Inflation and interest rates affect Spanish families very differently, depending on their expenses, their saving capacity or the level of indebtedness, which explains why 9% of households can no longer even cover basic expenses with your rent.
In addition, the percentage of households in a “particularly fragile” situation, defined as those that cannot cover essential expenses for more than a month, would exceed 4%. This percentage is substantially higher in families with the lowest income level, where it would reach 17%.
more expensive financing
At the beginning of the year, bank financing has become more expensive, although in the case of mortgages it has become less than expected, adds the Bank of Spain, which indicates that both the availability of credit and the demand on the part of of households, which will foreseeably cause mortgage applications to stop.
And although the loss of purchasing power has been progressively reduced, due to wage increases and greater price stability, even so, the negative impact of the rise in rates on lower-income households is increasingly noticeable.
However, the household savings rate at the beginning of 2023 was above the historical average, the wealth of families has increased and their debt ratio has decreased.

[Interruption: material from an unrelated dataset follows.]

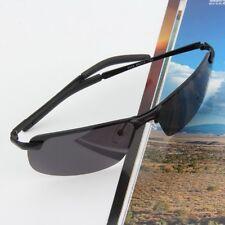 Wayfarer Retro Herren Clubmaster Sonnenbrille 100% UV400 Schutzetui Polarisiert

Non-performing loans continued to decline, with a 22.5% year-on-year drop in March, loans under special surveillance -those at risk of defaulting- rebounded since the end of last year, with 18% year-on-year growth in March, which shows a deterioration in the credit quality of loans granted to households.
In the case of companies
In the case of companies, the cost of new financing also rose in the first quarter of the year, this time in the same proportion as in the past and with greater intensity for large companies, since it has risen more in loans above one million.
As in households, access to credit has deteriorated for companies and demand has fallen, mainly due to higher interest rates and lower needs to finance investments.
Corporate turnover continued to rise at a high rate, although the rise in the average cost of debt is beginning to slow down the rise in earnings after interest.
The corporate debt ratio continued to fall, although the financial burden rose slightly.
In this context, the percentage of vulnerable companies decreased in the first quarter of 2023 and returned to pre-pandemic levels.
Non-financial corporations’ non-performing loans continued to decline, falling 14.9% year-on-year in March, 10 percentage points more than a year earlier. The setbacks have been more pronounced in the sectors most affected by the pandemic (16.9%), whose payment capacity has improved, as economic activity recovered after the lifting of mobility restrictions.
Unlike families, loans under special surveillance continued to decline significantly in the case of companies, with a 17.1% drop in March 2023. In the sectors most affected by the pandemic, the decline was more intense ( 28.3%).